**Source extract**
=== Section Start ===

Volver (Almodóvar, 2006)
Broken Embraces (Pedro Almodóvar, 2009)
The Skin I Live In (Pedro Almodóvar, 2011)
I'm So Excited (Pedro Almodóvar, 2013)
Dolor y gloria [Pain and Glory] (Pedro Almodóvar, 2019)
Almodóvar's blog
Posted: Mon Apr 07, 2008 10:02 pm
by rohmerin
his blog, news about his new film (with pics). You can choose español, English and French languages.
Posted: Thu Oct 09, 2008 10:47 am
by Michael
Every fall, say October and November, I always find myself gathering Almodover discs from my shelves. There's something wonderfully "autumn" about his films, especially the recent ones from Live Flesh to Volver. The sense of longing for renewal and a glimmer of celebration and love in the admist of falling leaves.
Posted: Thu Oct 09, 2008 9:59 pm
by LQ
Michael wrote:Every fall, say October and November, I always find myself gathering Almodover discs from my shelves. There's something wonderfully "autumn" about his films, especially the recent ones from Live Flesh to Volver. The sense of longing for renewal and a glimmer of celebration and love in the admist of falling leaves.
What a beautiful thought, Michael! I i
mmediately thought of
Live Flesh when I read that. What remains with me from
Live Flesh (which I believe is even set in the fall)is a feeling of forlorn resignation and loss, mingled with the orange glow of a love finally realized. A very "autumn" movie indeed! You've prompted me to re-visit all the newer Almodovers this month!
I must ask...does anyone else greatly prefer his newer films (well, 1995 or so-on) to his older output? Maybe it's the "look" of his 80's films that just doesn't grab me, but as someone who started out with
Bad Education, it's harder to appreciate rougher, less...refined work than to what I am accustomed. A large part of my love of his films is the vivid, sharp and splashy display that is every single scene, and while his older films that I've seen were filmed well and have an ostensibly interesting plotline, they didn't have the same finesse that he obviously has cultivated over the years, and this holds me back from appreciating them

a vapid filmfan I am, apparently.

=== Section End ===

**Problem details**
Copy out the Almodóvar forum excerpt above in full, word for word.

**Data provided**
=== Section Start ===

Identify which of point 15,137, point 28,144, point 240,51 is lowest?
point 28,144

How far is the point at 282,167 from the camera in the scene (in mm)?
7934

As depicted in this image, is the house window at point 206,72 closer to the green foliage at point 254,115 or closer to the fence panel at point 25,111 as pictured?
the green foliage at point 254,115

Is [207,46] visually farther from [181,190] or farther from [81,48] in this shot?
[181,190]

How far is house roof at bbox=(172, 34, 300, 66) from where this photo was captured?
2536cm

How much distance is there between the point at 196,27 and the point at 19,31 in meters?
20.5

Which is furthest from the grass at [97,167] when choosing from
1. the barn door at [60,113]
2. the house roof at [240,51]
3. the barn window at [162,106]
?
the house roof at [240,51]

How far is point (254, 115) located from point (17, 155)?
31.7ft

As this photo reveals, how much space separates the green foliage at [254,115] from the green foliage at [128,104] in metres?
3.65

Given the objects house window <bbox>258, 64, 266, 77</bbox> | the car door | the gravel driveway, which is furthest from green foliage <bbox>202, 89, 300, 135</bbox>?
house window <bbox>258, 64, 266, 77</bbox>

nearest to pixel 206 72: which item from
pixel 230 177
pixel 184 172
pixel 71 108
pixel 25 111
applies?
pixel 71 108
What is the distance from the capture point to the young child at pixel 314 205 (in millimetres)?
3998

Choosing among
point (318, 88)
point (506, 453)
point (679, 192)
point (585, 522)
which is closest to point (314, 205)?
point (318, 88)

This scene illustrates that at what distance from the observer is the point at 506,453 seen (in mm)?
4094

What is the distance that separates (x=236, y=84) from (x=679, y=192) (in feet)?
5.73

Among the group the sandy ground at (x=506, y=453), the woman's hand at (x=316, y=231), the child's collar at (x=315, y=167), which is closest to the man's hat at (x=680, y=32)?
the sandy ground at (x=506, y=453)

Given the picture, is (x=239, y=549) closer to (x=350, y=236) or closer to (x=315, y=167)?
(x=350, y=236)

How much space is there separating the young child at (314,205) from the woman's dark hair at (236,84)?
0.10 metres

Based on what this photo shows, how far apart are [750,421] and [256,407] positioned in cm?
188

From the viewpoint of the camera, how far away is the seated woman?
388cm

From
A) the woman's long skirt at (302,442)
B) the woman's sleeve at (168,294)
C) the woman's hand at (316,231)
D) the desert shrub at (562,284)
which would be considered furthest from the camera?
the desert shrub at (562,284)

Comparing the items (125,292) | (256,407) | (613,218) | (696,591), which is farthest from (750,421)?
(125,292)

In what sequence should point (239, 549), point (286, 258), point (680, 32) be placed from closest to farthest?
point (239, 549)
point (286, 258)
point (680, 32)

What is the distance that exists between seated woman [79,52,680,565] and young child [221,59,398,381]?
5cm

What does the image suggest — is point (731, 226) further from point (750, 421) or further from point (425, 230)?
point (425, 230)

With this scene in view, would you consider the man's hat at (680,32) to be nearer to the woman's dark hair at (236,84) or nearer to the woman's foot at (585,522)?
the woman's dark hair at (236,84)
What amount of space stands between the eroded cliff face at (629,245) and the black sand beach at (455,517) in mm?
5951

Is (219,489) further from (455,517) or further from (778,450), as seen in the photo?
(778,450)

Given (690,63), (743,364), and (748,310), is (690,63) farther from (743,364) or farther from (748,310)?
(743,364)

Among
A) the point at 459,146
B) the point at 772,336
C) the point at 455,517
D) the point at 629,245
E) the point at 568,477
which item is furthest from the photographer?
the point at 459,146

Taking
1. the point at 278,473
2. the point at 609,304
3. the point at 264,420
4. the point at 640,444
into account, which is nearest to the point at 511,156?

=== Section End ===
=== Section Start ===

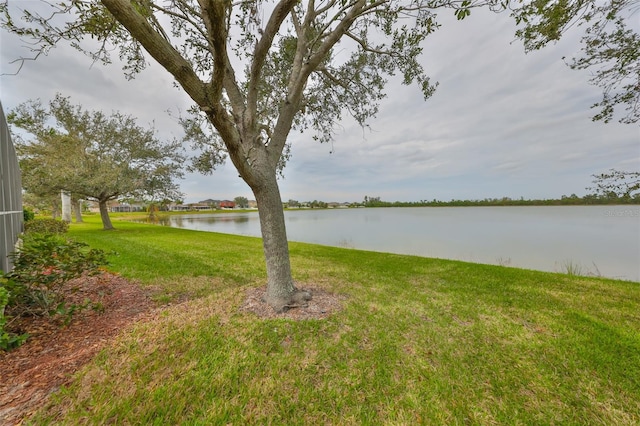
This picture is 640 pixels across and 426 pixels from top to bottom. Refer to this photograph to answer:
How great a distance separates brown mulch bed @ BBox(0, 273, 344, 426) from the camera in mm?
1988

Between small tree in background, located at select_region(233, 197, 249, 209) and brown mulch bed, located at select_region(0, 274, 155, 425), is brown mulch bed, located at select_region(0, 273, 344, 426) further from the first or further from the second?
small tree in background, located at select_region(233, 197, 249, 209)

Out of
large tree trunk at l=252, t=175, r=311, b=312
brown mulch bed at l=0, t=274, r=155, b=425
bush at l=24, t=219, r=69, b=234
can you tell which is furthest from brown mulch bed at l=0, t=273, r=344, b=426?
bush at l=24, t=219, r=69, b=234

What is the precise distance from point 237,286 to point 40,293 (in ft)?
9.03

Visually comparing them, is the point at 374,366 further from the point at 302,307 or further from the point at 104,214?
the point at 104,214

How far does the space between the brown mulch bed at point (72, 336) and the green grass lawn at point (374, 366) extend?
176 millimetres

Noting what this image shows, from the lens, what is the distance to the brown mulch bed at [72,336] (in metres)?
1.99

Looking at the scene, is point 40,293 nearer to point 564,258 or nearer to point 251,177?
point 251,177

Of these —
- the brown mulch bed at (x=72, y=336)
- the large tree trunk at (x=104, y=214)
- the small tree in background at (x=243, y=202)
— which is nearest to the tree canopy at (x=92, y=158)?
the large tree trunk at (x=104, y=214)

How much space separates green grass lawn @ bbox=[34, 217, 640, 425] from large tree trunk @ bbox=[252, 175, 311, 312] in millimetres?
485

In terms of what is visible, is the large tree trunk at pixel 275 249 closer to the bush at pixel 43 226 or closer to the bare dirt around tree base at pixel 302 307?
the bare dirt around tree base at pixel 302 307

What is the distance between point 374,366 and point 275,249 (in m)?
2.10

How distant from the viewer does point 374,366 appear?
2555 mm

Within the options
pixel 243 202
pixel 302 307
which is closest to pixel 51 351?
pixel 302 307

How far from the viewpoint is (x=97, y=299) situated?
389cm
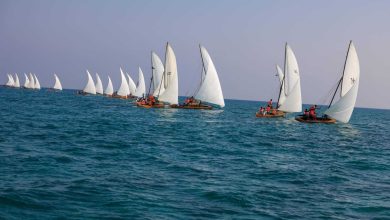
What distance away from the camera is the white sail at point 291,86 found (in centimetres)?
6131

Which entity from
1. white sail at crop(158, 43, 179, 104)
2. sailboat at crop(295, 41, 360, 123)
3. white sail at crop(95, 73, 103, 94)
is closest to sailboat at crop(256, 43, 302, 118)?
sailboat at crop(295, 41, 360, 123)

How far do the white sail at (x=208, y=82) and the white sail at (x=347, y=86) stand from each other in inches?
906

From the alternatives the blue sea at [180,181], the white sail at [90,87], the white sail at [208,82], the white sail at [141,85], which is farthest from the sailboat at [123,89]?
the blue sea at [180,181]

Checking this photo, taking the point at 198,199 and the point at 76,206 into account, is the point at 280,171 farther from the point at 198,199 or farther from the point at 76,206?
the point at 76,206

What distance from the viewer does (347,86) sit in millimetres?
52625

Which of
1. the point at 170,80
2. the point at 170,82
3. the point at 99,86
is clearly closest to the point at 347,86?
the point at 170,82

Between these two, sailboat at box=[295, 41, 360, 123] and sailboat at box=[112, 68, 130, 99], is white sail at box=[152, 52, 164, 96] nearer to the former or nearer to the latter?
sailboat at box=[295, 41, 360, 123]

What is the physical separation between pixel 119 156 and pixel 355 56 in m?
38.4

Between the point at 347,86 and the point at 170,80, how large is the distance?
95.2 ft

=== Section End ===

**Exercise response**
Volver (Almodóvar, 2006)
Broken Embraces (Pedro Almodóvar, 2009)
The Skin I Live In (Pedro Almodóvar, 2011)
I'm So Excited (Pedro Almodóvar, 2013)
Dolor y gloria [Pain and Glory] (Pedro Almodóvar, 2019)
Almodóvar's blog
Posted: Mon Apr 07, 2008 10:02 pm
by rohmerin
his blog, news about his new film (with pics). You can choose español, English and French languages.
Posted: Thu Oct 09, 2008 10:47 am
by Michael
Every fall, say October and November, I always find myself gathering Almodover discs from my shelves. There's something wonderfully "autumn" about his films, especially the recent ones from Live Flesh to Volver. The sense of longing for renewal and a glimmer of celebration and love in the admist of falling leaves.
Posted: Thu Oct 09, 2008 9:59 pm
by LQ
Michael wrote:Every fall, say October and November, I always find myself gathering Almodover discs from my shelves. There's something wonderfully "autumn" about his films, especially the recent ones from Live Flesh to Volver. The sense of longing for renewal and a glimmer of celebration and love in the admist of falling leaves.
What a beautiful thought, Michael! I i
mmediately thought of
Live Flesh when I read that. What remains with me from
Live Flesh (which I believe is even set in the fall)is a feeling of forlorn resignation and loss, mingled with the orange glow of a love finally realized. A very "autumn" movie indeed! You've prompted me to re-visit all the newer Almodovers this month!
I must ask...does anyone else greatly prefer his newer films (well, 1995 or so-on) to his older output? Maybe it's the "look" of his 80's films that just doesn't grab me, but as someone who started out with
Bad Education, it's harder to appreciate rougher, less...refined work than to what I am accustomed. A large part of my love of his films is the vivid, sharp and splashy display that is every single scene, and while his older films that I've seen were filmed well and have an ostensibly interesting plotline, they didn't have the same finesse that he obviously has cultivated over the years, and this holds me back from appreciating them

a vapid filmfan I am, apparently.